Итак, босс Смит, полагаясь на обещания Вильсона не пытаться разрушить его власть, предписал, хотя и без особого энтузиазма, выдвинуть кандидатуру Вильсона на пост губернатора штата Нью-Джерси. 15 сентября 1910 года Вильсон получил голоса тех демократов, которых контролировал Смит. Семь недель спустя Вильсон, избранный губернатором штата Нью-Джерси, начал борьбу со Смитом. Спустя семь месяцев после данного им обещания не разрушать организацию Смита он полностью разрушил ее. Вильсон понимал, что его политический статус и шанс быть выдвинутым от демократов на пост президента США возрастут, если он станет известен как человек, положивший конец власти Смита.
Так как он считал, что является представителем Бога на земле, для него было нетрудно поверить в то, что продвижение его собственной карьеры является более высокой моральной обязанностью, нежели верность данному им слову. Позднее он часто спорил со своими близкими, утверждая, что ложь оправданна в случаях, когда речь идет о чести женщины либо благосостоянии нации. Считая, что благосостояние нации может быть достигнуто лишь при условии его собственного руководства ею, он придерживался этого же принципа в случаях, от которых зависела его карьера.
Когда Вильсон начал борьбу со Смитом, он впервые близко столкнулся с Джозефом П. Тьюмалти, способным молодым католиком-юристом, который позднее стал секретарем в Белом доме. Тьюмалти, считая Вильсона человеком Смита, препятствовал его избранию, но, когда Вильсон начал борьбу со Смитом, Тьюмалти стал страстно предан ему и оставался его верным другом в последующие годы. В привязанности Вильсона к Тьюмалти всегда имел место некоторый элемент недоверия.

_Выдержки из записей_:

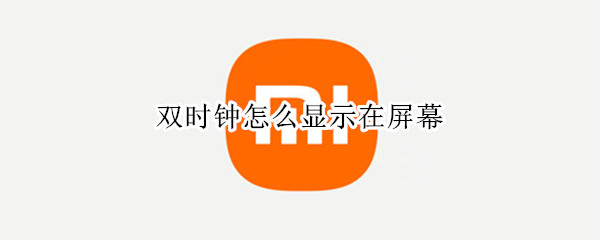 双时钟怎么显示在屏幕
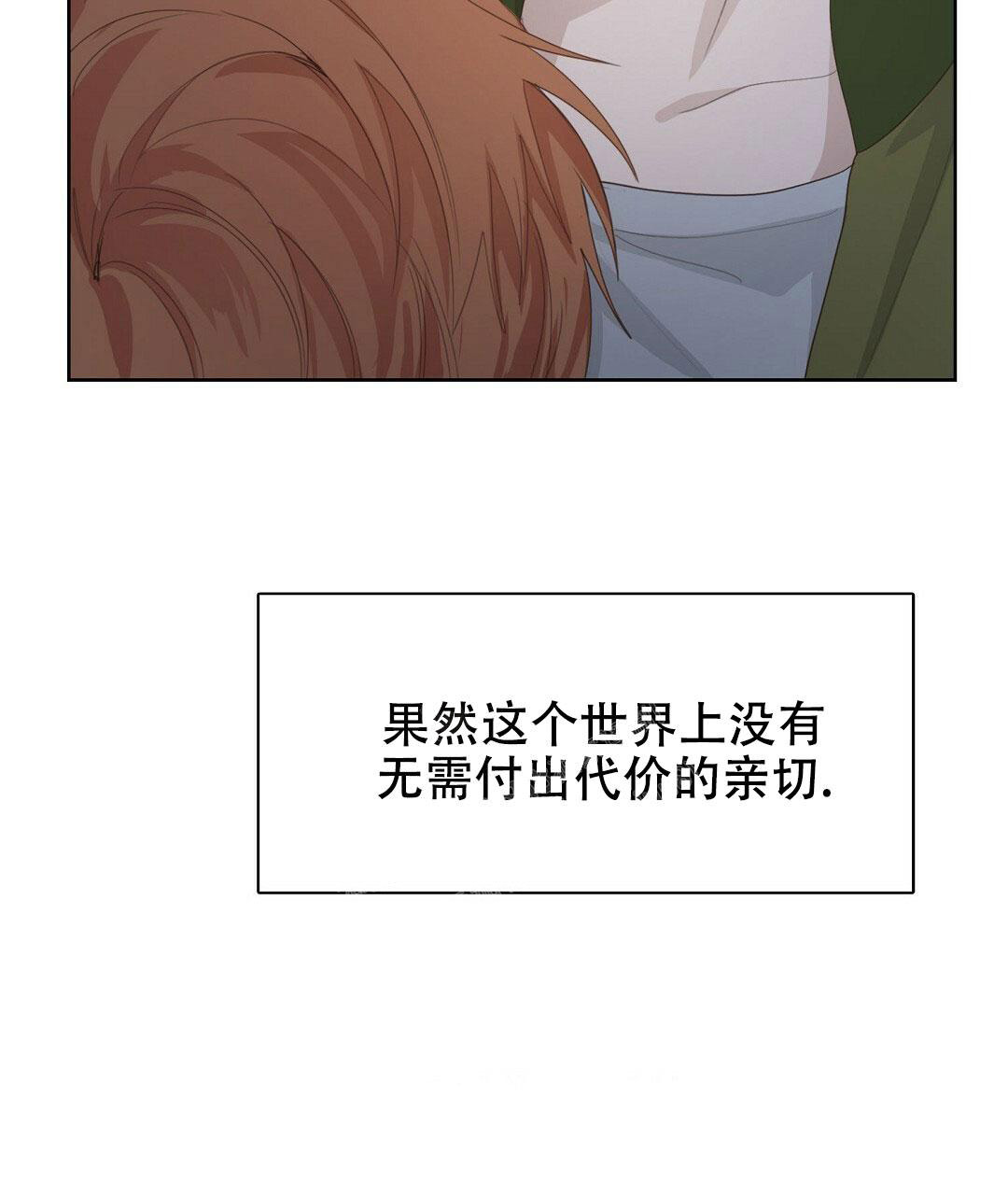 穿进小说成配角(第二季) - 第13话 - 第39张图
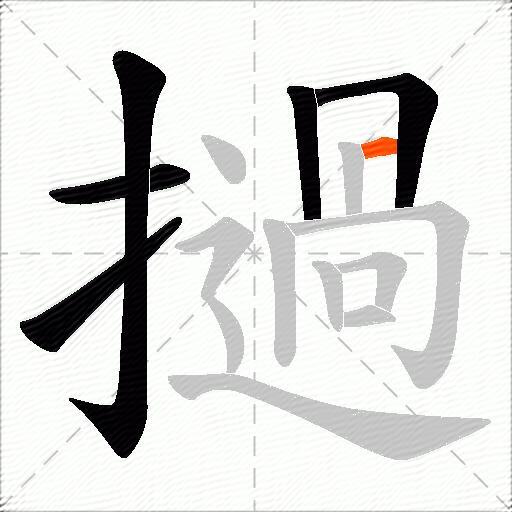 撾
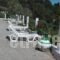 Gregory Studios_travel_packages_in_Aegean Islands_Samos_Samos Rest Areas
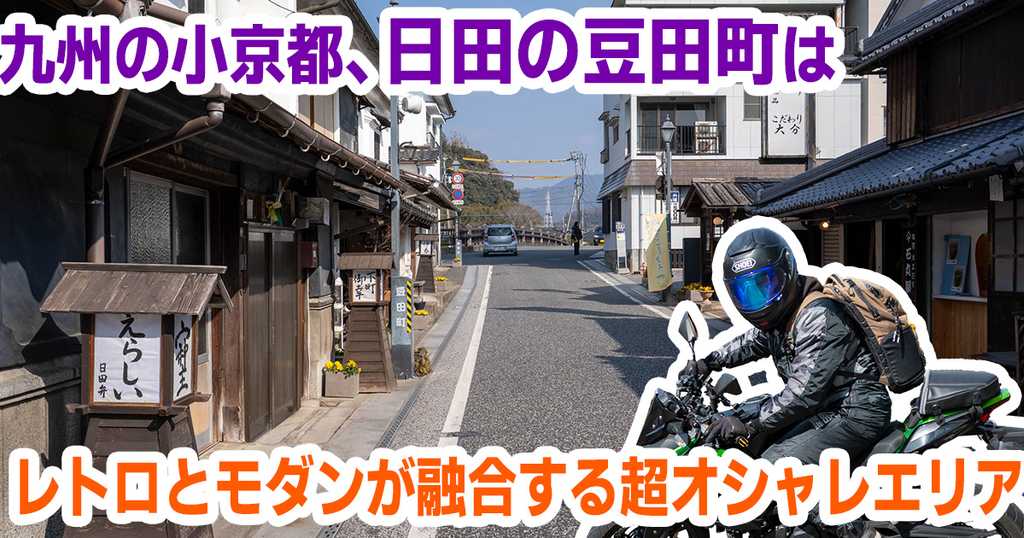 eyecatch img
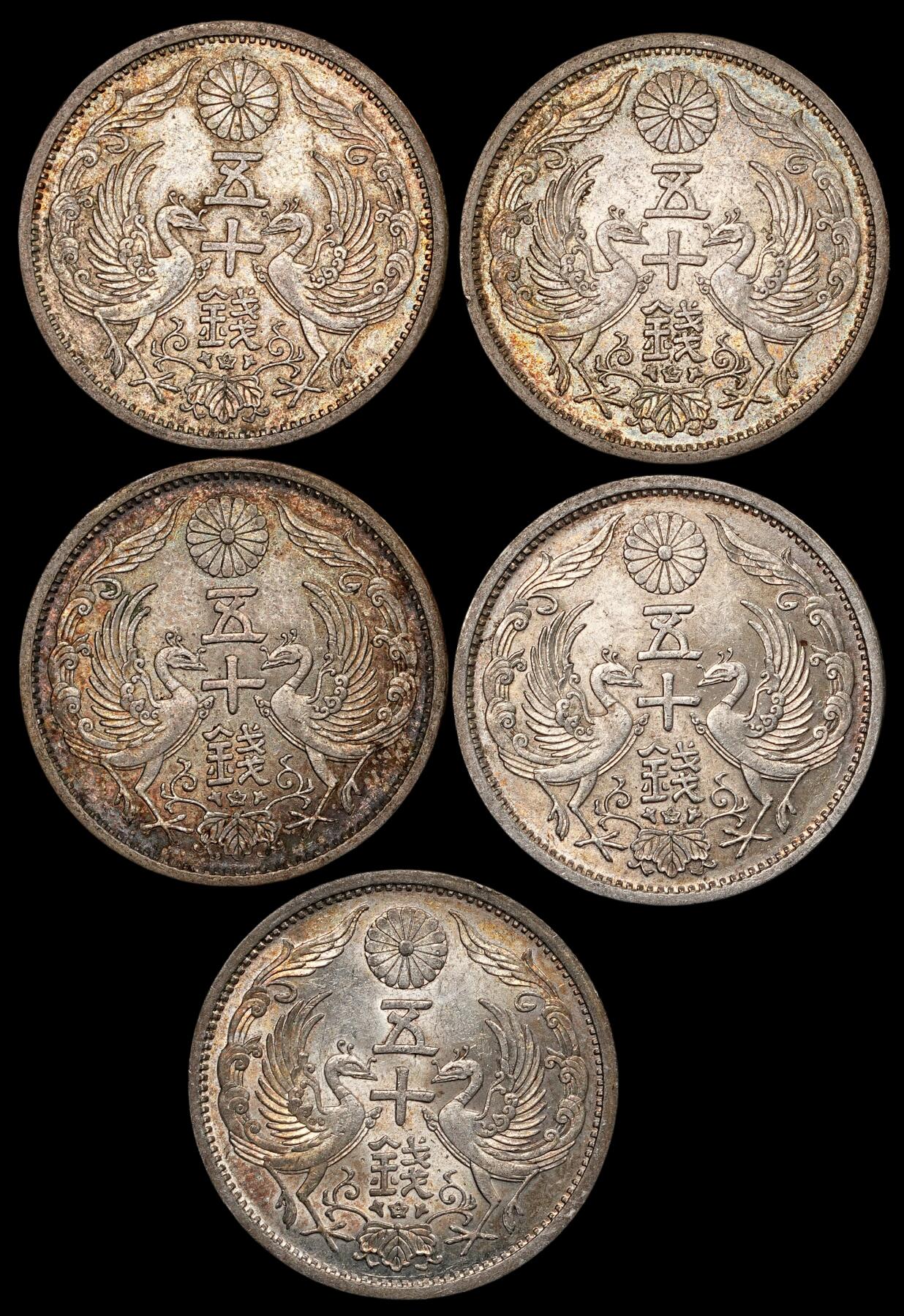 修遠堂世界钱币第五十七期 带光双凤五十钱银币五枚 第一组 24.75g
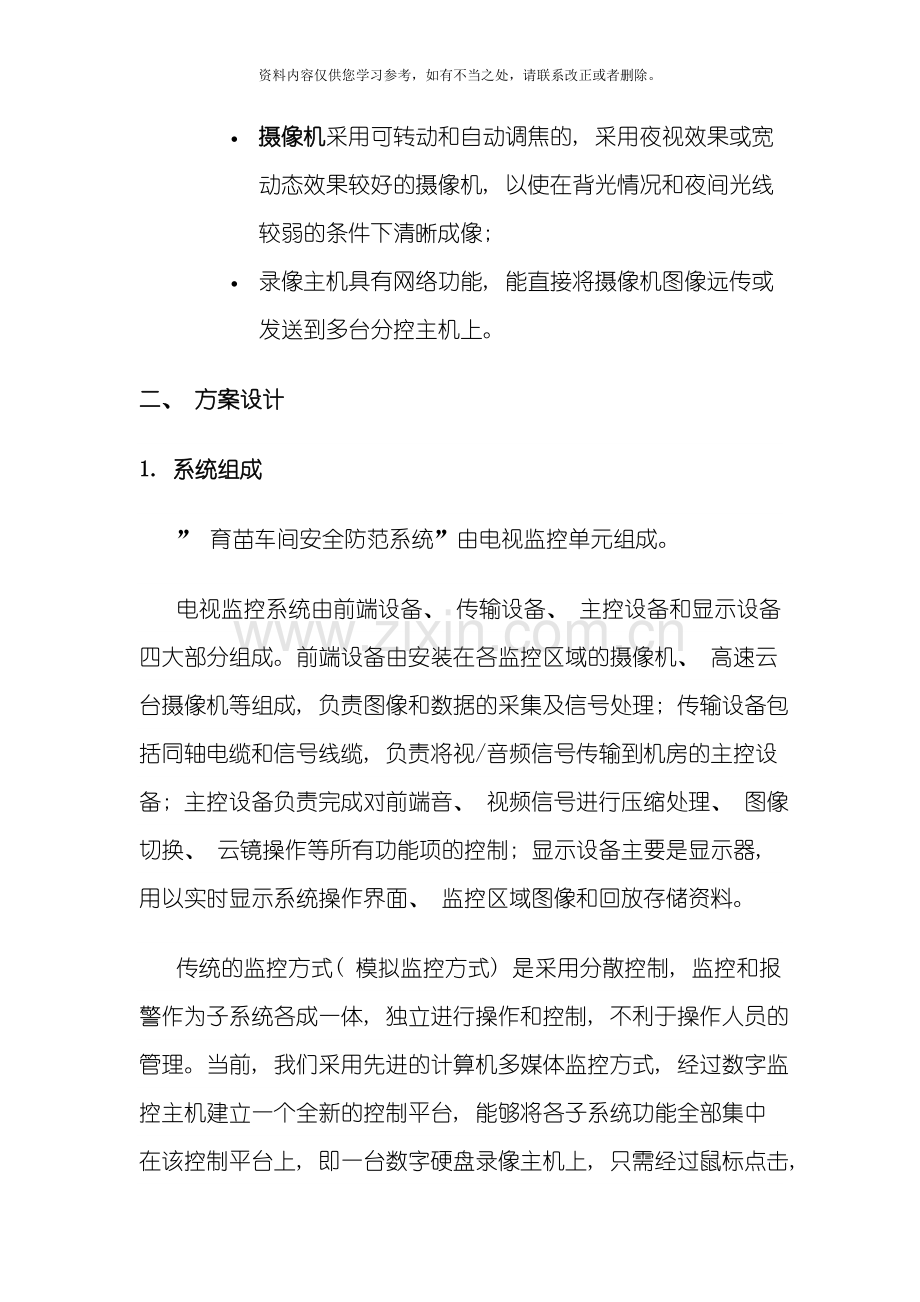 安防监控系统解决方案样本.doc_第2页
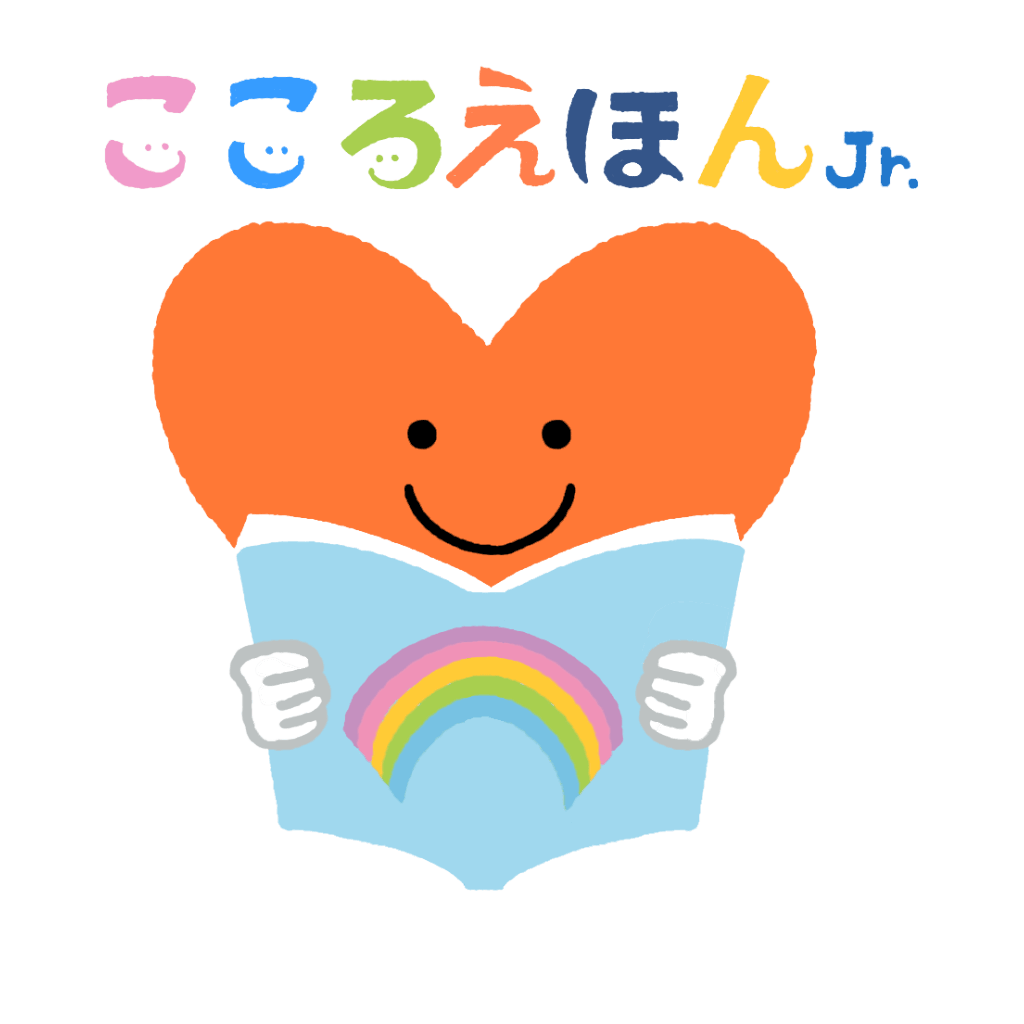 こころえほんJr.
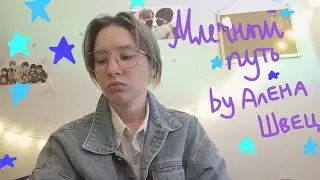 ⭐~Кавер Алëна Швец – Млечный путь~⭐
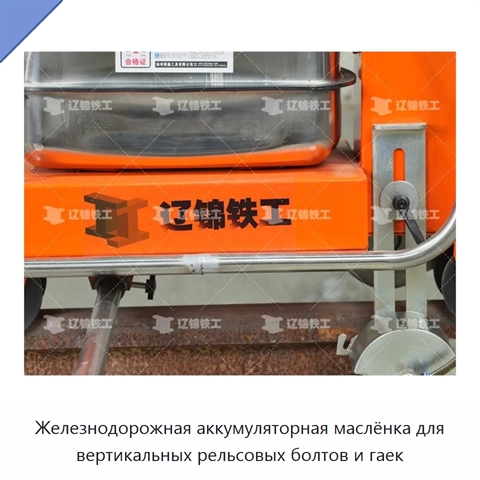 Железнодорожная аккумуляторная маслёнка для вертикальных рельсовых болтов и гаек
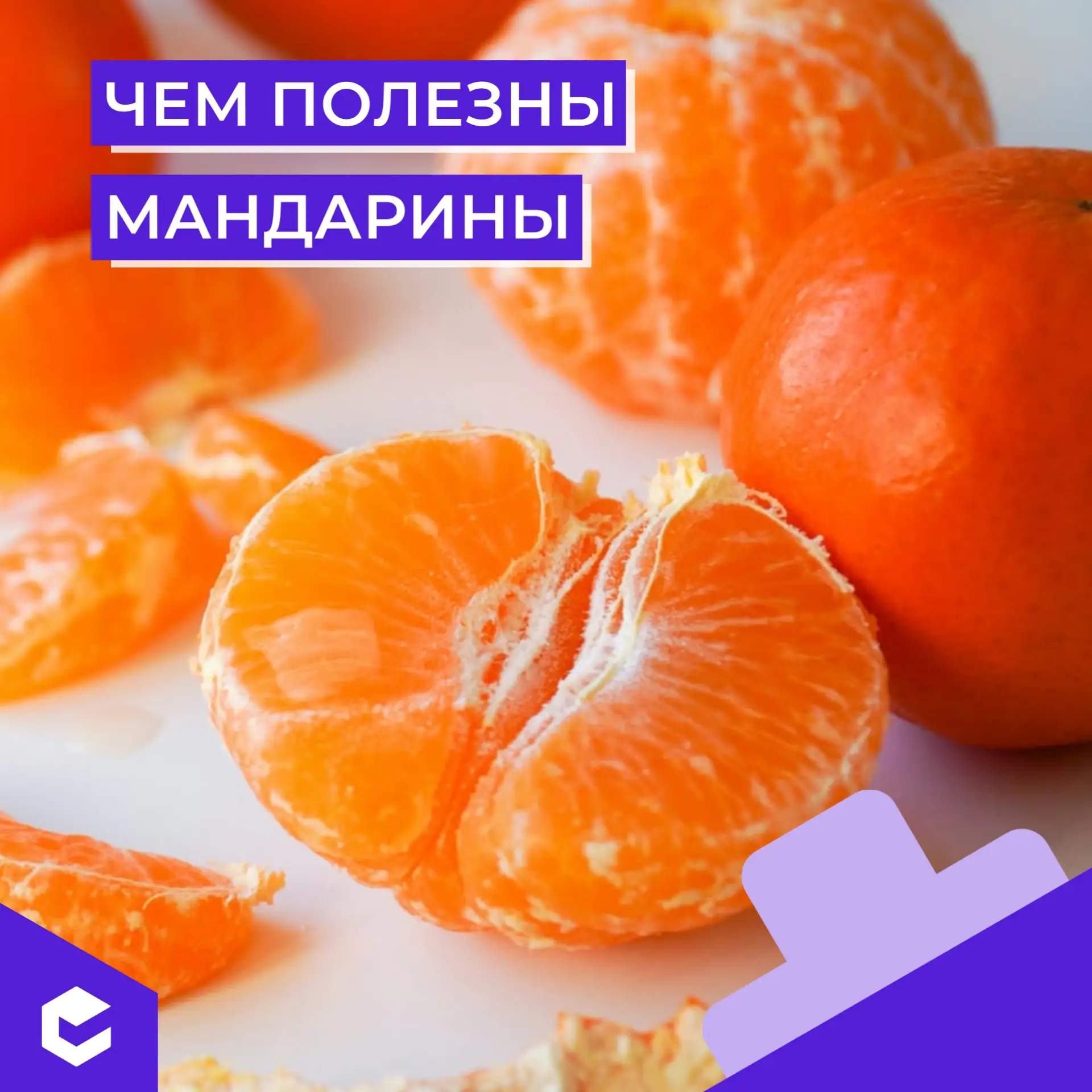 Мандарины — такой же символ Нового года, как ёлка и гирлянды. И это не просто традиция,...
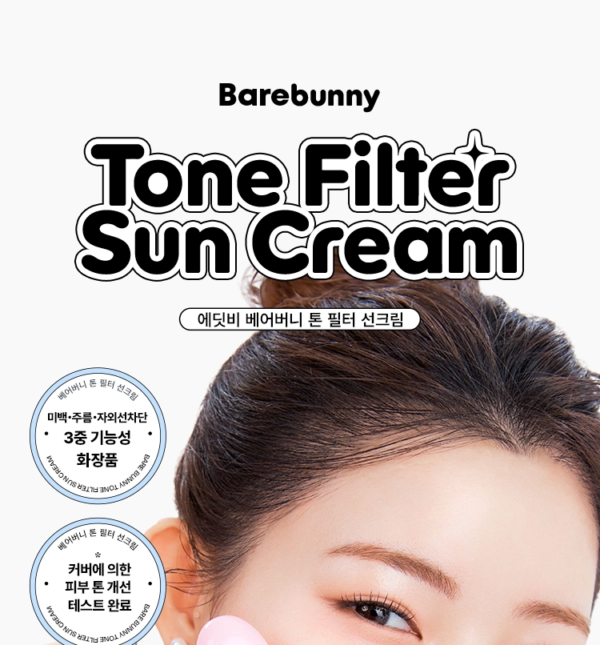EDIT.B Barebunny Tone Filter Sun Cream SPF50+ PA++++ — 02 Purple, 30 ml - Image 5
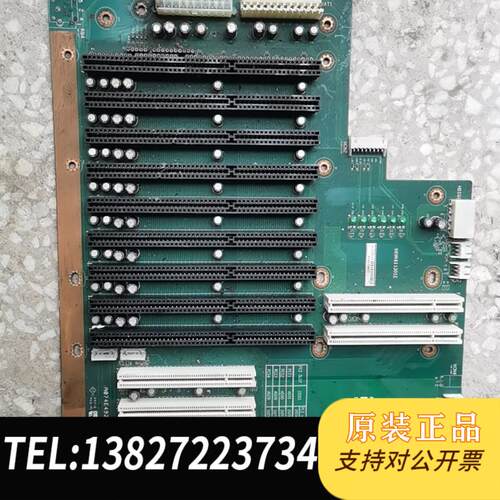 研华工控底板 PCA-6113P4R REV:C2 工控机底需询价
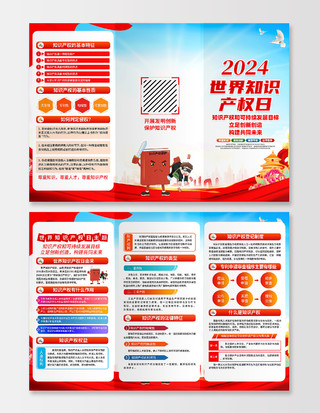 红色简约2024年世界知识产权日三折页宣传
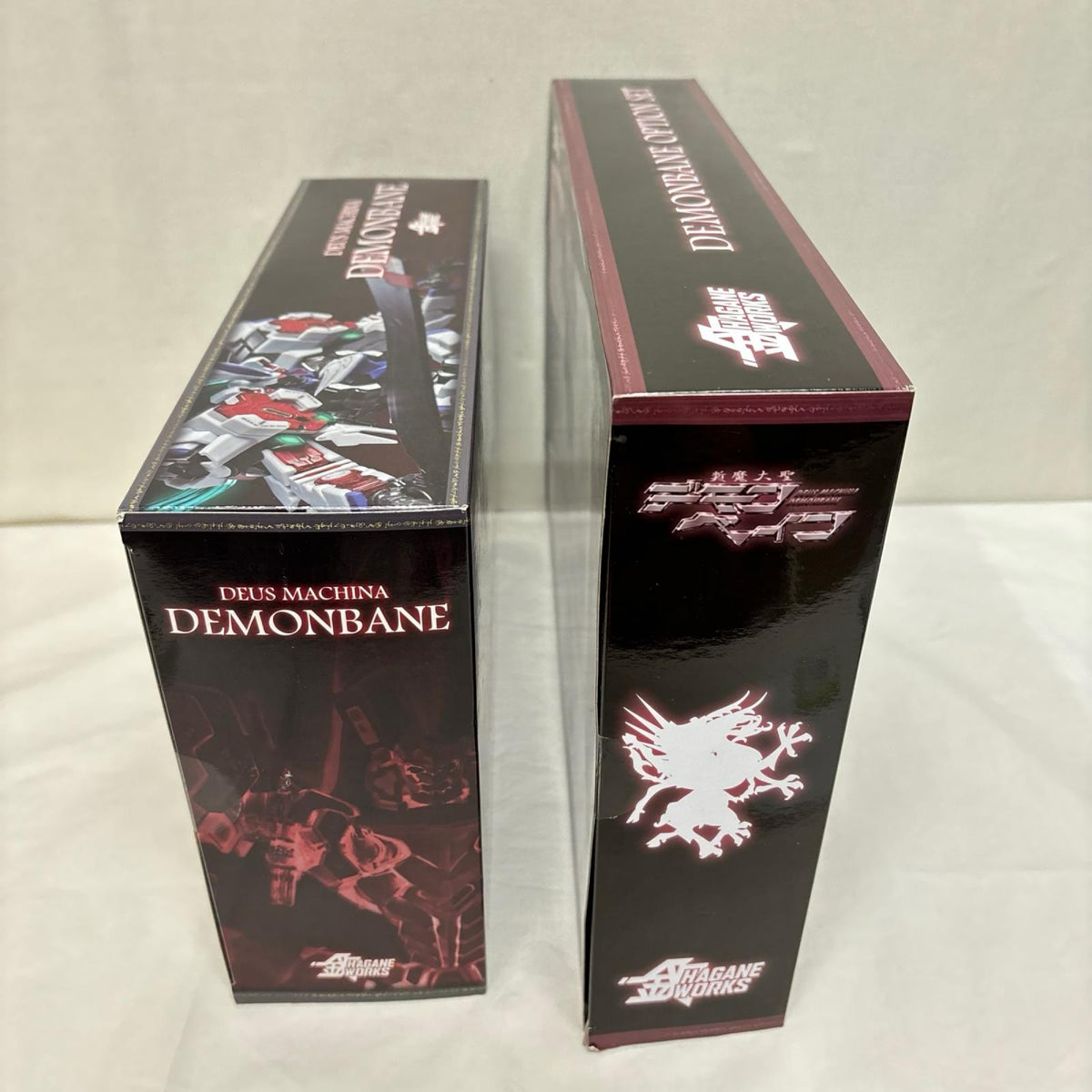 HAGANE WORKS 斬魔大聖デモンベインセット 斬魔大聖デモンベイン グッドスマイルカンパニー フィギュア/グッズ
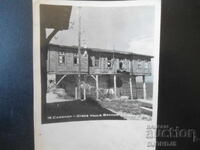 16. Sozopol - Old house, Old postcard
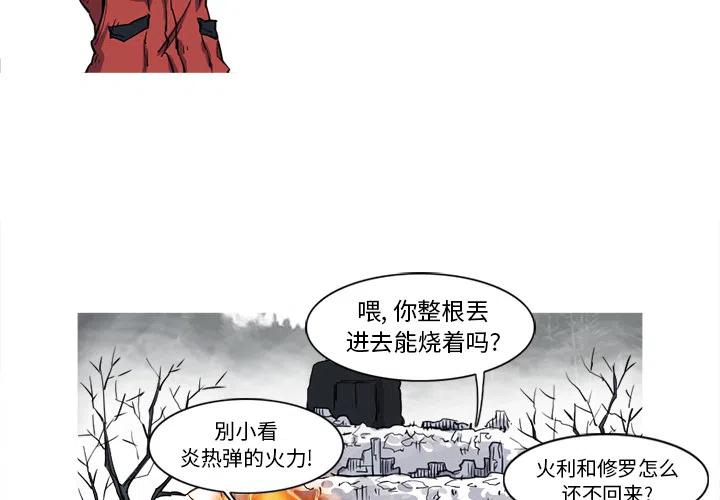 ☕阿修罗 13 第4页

_Задания_:
1 - Определите, согласуются ли с текстом о Вильсоне и Смите утверждения (а), (б) и (в). На каждое ответьте «да» или «нет» и дословно приведите решающие слова текста.
(а) Вильсон получил голоса демократов, которых контролировал Смит, 15 сентября 1910 года.
(б) Тьюмалти с самого начала поддерживал избрание Вильсона.
(в) Смит выдвинул кандидатуру Вильсона с большим энтузиазмом.
2 - Перепишите без изменений отрывок текста о Вильсоне и Смите от слов «Так как он считал, что» до слов «зависела его карьера.» включительно.
Для ответов используйте только текст.

_Ответы_:
1 -
(а) Да: «15 сентября 1910 года Вильсон получил голоса тех демократов, которых контролировал Смит».
(б) Нет: «Тьюмалти, считая Вильсона человеком Смита, препятствовал его избранию».
(в) Нет: «предписал, хотя и без особого энтузиазма, выдвинуть кандидатуру Вильсона».

2 -
Так как он считал, что является представителем Бога на земле, для него было нетрудно поверить в то, что продвижение его собственной карьеры является более высокой моральной обязанностью, нежели верность данному им слову. Позднее он часто спорил со своими близкими, утверждая, что ложь оправданна в случаях, когда речь идет о чести женщины либо благосостоянии нации. Считая, что благосостояние нации может быть достигнуто лишь при условии его собственного руководства ею, он придерживался этого же принципа в случаях, от которых зависела его карьера.